ACADIAN TATAMAGOUCHE

63
 

Place Names.

From the foregoing it may be seen that the physical evidences at Tatamagouche of the half-century of French occupation are so few and slight that unless one were aware of them, they would be passed unnoticed. And so many of those who through the long years at Tatamagouche have cultivated the very fields first cleared by the French, or the school children who have played over their nameless graves, did so in ignorance of the story of the Acadians at Tatamagouche . But in the place names, that have survived, there comes to us a constant reminder of those times and when a people of another race and of another language lived and toiled in a land which is now ours.

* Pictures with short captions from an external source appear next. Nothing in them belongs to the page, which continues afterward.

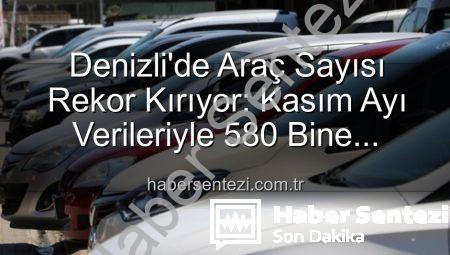 Denizli’de Araç Sayısı Rekor Kırıyor: Kasım Ayı Verileriyle 580 Bine Yaklaştı!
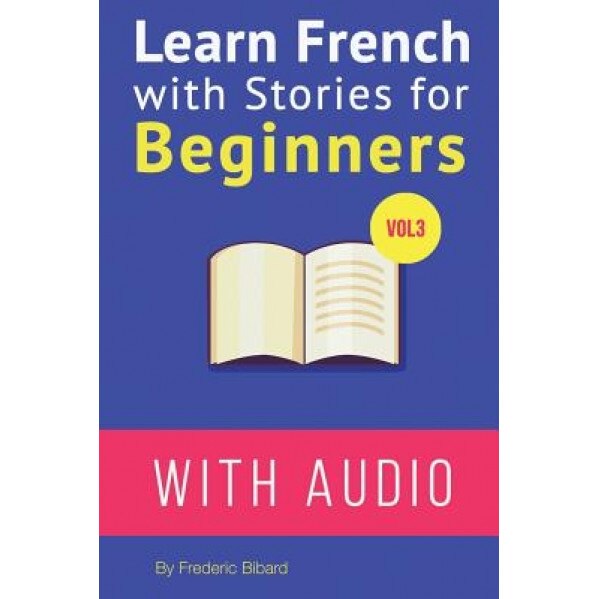 Learn French with Stories for Beginners Vol 3: 15 French Stories for Beginners with English Glossaries Throughout the Text, Frederic Bibard (Author)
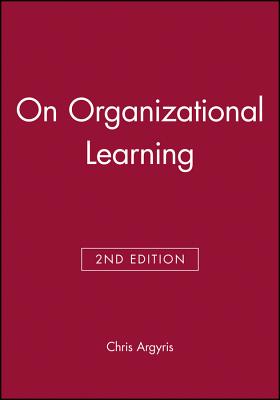 On Organizational Learning - Argyris, Chris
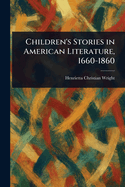 Children's Stories in American Literature, 1660-1860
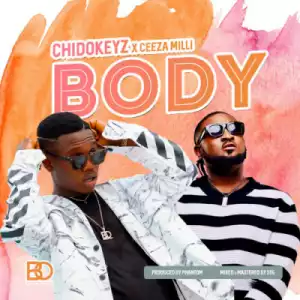 Chidokeyz - Body ft. Ceeza Milli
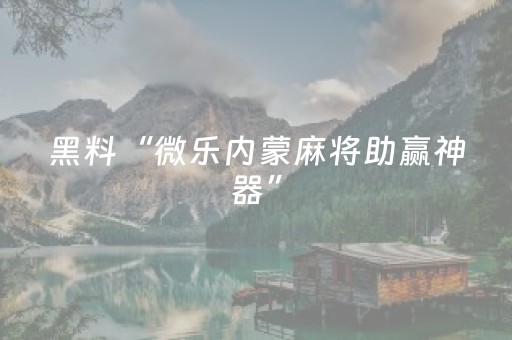 黑料“微乐内蒙麻将助赢神器”（软件出售)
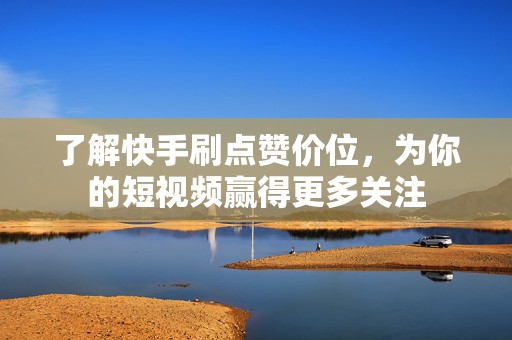 了解快手刷点赞价位，为你的短视频赢得更多关注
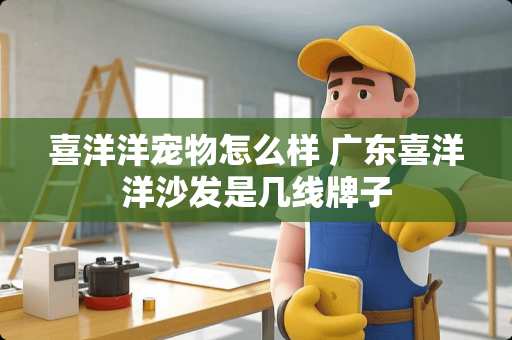 喜洋洋宠物怎么样 广东喜洋洋沙发是几线牌子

The word Tatamagouche while not of French origin, was preserved by them in the form in which they caught it from the Micmacs and in spite of attempts of DesBarres and of others to replace it with the name, Southampton, has survived in nearly its original form as used by the Micmacs to designate the geographical feature of the meeting of two waters. It is to the French, then, that we are indebted for its preservation. Later in the Nineteenth Century when there seems to have been craze to modernize place names, Cobequid became Truro; CajjeBogwek, River John and Remsheg, Wallace and so forth. From their fate Tatamagouche happily escaped. The word in Indian was "Takumegooch", which was changed to "Tatumegooch", by the French , who in their custom caught and recorded the Indian "k" as "t". The "och" in Indian was a locative ending meaning the "place where" and the word as a whole meant "the place where the waters run across each other".* There is little doubt that it refers to the meeting of the French and the Waugh’s Rivers at Campbell’s where the current of the French River at falling tide flows across the waters of Waugh’s River. The small doubt as to its original application arises from the fact that after the junction of these waters, they enter Tatamagouche Bay itself, not at its head, but at some distance therefrom and at right angles to its general course. This is an unusual geographical feature which the Indians would be sure to notice and designate by a place name. Old traditions at Tatamagouche have always had it applicable to the meeting of the Rivers and not of the Rivers and the Bay, and this it seems, is as it should be.

*For this explanation of the origin and the meaning of the word Tatamagouche, I am indebted to the late Professor W. F. Ganong, Ph.D. of Smith College.